-- Start --
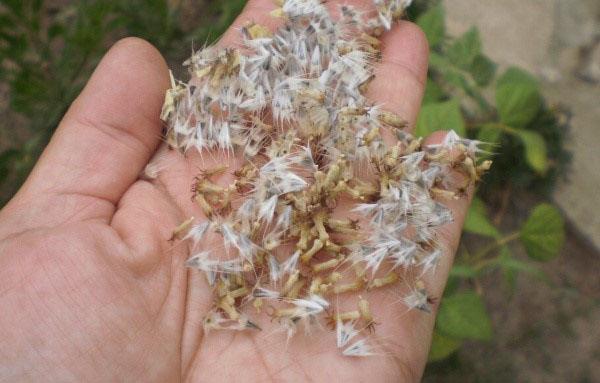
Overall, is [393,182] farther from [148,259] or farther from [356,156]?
[148,259]

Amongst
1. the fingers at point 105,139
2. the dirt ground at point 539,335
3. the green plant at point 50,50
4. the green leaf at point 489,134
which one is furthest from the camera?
the dirt ground at point 539,335

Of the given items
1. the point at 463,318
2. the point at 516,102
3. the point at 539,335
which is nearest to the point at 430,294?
-- End --
§ Problem description
Change each "nearest" in the records above to "closest", and write the records out again with everything else left as it is. Leave the pictures out of your answer.

§ Result of this exercise
Overall, is [393,182] farther from [148,259] or farther from [356,156]?
[148,259]

Amongst
1. the fingers at point 105,139
2. the dirt ground at point 539,335
3. the green plant at point 50,50
4. the green leaf at point 489,134
which one is furthest from the camera?
the dirt ground at point 539,335

Of the given items
1. the point at 463,318
2. the point at 516,102
3. the point at 539,335
which is closest to the point at 430,294?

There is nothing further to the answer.